• Exercise goal: Transcribe part of the profile of Emiliano's doctoral work. Begin with the words "Photo caption: Emiliano recording" and stop after "in the competition.".

*** Opening of Text block ***

For example, Emiliano recently published a paper on consumer’s food waste, co-authored with one of his Purdue advisors, Dr. Thomas Hertel. In this study, they were interested in examining how consumers’ food waste would likely look like as we move towards 2050. Addressing this topic required that the team use a combination of different research methods like, nutrition modeling to impute uneaten calories at consumers’ level, econometric modeling to characterize the demand for food that ends up wasted, and global economic modeling to explore the potential implications of food waste reductions on food security and environmental sustainability, and its interactions with international trade policies.
Photo caption: Emiliano presenting his work at the AAEA Meeting in Atlanta, 2019
Currently Emiliano is in his final year of the Ph.D. program and is wrapping up his dissertation, “Three Essays on the Global Food Economy Towards 2050” which examines the global food economy towards 2050 by exploiting econometrics and modelling tools. Dr. Thomas Hertel and Dr. Gerald Shively are his advisors. He’s trying to determine how future patterns of global food consumption affect human health and how will the agricultural changes needed to support the ongoing global nutrition transition affect the environment. To do this he’s must find the relationship between income and food waste, as well as the association between increases in food energy supply and changes in Body Mass Index (BMI) across countries and time. He’s already had the first essay published in a top tier journal,
In addition to finishing his dissertation, Emiliano is preparing to enter the job market and is prioritizing academic opportunities during his job hunt. That means taking advantage of teaching opportunities.
“Over the past years I have assisted Dr Thomas Hertel as Teaching Assistant and Lab instructor in his graduate course AGEC 528: Global Change and the Challenges of Sustainably Feeding a Growing Planet, which I highly recommend. The course seeks to address the global sustainability challenges within an economic framework but drawing on a wide range of disciplines. Every year the course bridges on the challenges on teaching economics to graduate students with a wide range of backgrounds, from the schools of Engineering, Liberal Arts, Science, Agriculture and Technology, etc. Since my main goal is on develop a career in the academia, I am trying to take advantage of any opportunity of increasing my exposure to teaching.”
Photo caption: Emiliano recording economic concept modules for Indiana high school students
In recent months, he has also been developing a set of modules designed to bridge the challenges of teaching economic topics to K-12 (high-school level) students in Indiana. It’s a set of 5 to 6 modules framed in the context of global challenges posed by the agriculture-environment-health trilemma. The team just finished their first module
. The materials will be used by high school teachers in their instruction leading up to Youngs World Food Prize competition in Spring 2021. Emiliano hopes the modules will help motivate students to team up and participate in the competition.
Emiliano has recognized that given the pandemic, the job market is unusually slow this year, but he’s staying optimistic and exploring opportunities in global organizations like the World Bank, IDB, and FAO. One day, he hopes to be able to return to his home country, share what he’s learned, and make a difference in his community. But realizes that might take a little while. “If I find a job in the U.S. and settle down for a while, the chances of returning home are reduced, but who knows, as Emily Dickinson wrote, “Hope is the thing with feathers.”

*** Close of Text block ***
*** Opening of Dataset content ***

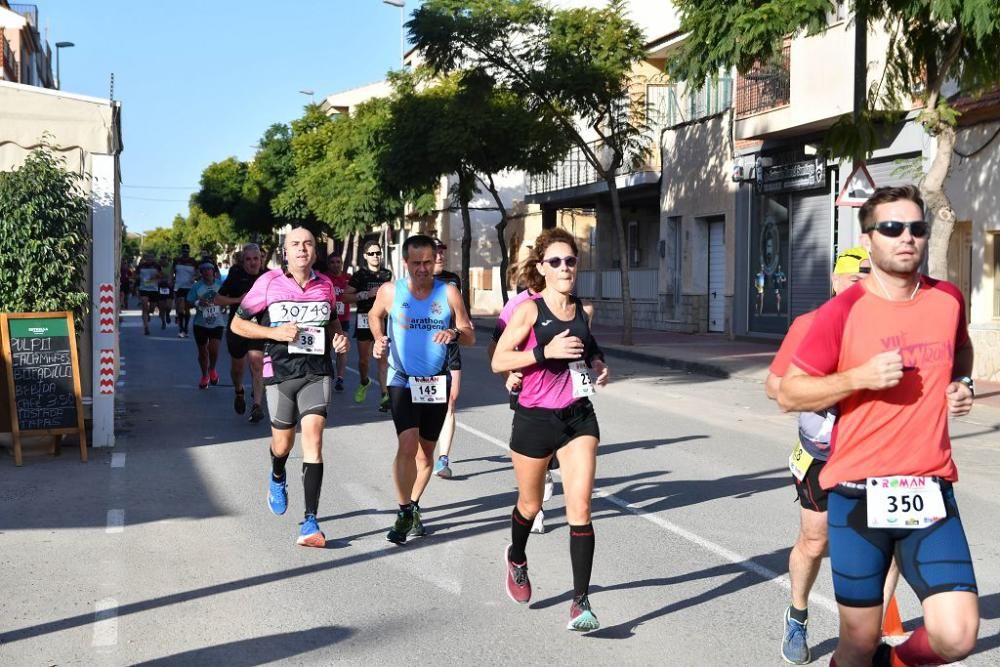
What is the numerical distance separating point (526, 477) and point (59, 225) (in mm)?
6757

*** Close of Dataset content ***
*** Opening of Dataset content ***

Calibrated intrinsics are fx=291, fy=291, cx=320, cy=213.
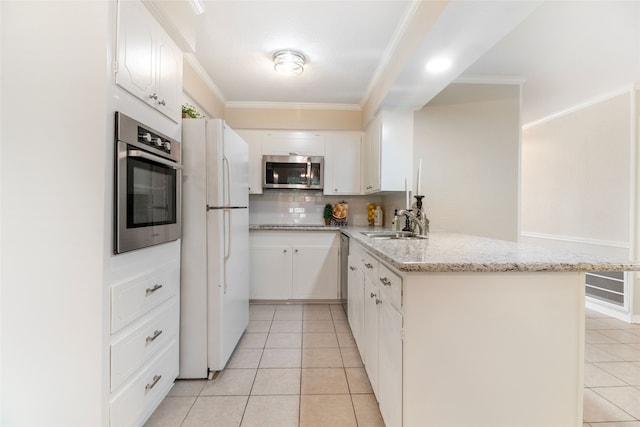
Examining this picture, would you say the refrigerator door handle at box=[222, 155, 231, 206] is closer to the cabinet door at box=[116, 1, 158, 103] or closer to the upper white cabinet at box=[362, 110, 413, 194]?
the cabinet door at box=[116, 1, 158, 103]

*** Close of Dataset content ***
*** Opening of Dataset content ***

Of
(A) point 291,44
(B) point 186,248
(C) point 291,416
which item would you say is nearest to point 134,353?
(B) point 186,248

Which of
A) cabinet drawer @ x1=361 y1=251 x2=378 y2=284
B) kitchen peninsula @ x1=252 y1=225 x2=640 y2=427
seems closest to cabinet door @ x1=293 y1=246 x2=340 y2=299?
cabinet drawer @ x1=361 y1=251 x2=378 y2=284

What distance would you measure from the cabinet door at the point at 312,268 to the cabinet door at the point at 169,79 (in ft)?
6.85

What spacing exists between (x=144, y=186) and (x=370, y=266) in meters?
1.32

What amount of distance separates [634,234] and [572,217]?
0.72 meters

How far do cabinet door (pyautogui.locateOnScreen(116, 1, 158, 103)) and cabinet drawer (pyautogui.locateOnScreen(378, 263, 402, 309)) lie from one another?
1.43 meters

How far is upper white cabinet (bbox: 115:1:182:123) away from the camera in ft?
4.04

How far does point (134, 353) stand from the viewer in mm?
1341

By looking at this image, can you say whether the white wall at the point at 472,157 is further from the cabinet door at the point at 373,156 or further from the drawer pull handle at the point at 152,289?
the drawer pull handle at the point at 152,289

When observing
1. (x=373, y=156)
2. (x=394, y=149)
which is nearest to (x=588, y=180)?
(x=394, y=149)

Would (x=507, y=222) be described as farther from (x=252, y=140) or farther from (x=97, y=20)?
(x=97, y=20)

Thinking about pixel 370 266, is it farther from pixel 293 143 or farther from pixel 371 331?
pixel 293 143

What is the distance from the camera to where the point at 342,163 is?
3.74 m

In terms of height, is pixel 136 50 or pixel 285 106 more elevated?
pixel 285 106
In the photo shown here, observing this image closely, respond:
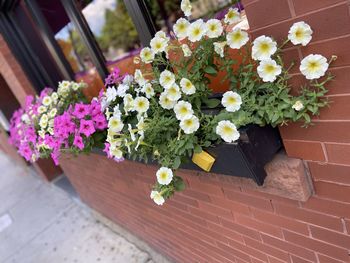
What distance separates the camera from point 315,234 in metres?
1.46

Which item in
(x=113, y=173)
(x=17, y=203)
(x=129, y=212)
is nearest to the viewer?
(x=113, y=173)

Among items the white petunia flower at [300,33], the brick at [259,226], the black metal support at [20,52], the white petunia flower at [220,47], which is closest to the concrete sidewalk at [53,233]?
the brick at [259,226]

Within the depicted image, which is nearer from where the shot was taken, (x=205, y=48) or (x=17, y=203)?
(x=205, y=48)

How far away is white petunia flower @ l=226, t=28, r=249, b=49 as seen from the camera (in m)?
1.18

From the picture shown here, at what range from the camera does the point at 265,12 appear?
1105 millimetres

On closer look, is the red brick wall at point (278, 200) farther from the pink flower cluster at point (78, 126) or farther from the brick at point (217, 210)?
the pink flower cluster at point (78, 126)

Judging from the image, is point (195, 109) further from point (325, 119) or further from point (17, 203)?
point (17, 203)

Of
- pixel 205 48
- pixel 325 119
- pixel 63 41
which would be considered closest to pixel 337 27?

*** Close of Dataset content ***

• Task response:
Photo caption: Emiliano recording economic concept modules for Indiana high school students
In recent months, he has also been developing a set of modules designed to bridge the challenges of teaching economic topics to K-12 (high-school level) students in Indiana. It’s a set of 5 to 6 modules framed in the context of global challenges posed by the agriculture-environment-health trilemma. The team just finished their first module
. The materials will be used by high school teachers in their instruction leading up to Youngs World Food Prize competition in Spring 2021. Emiliano hopes the modules will help motivate students to team up and participate in the competition.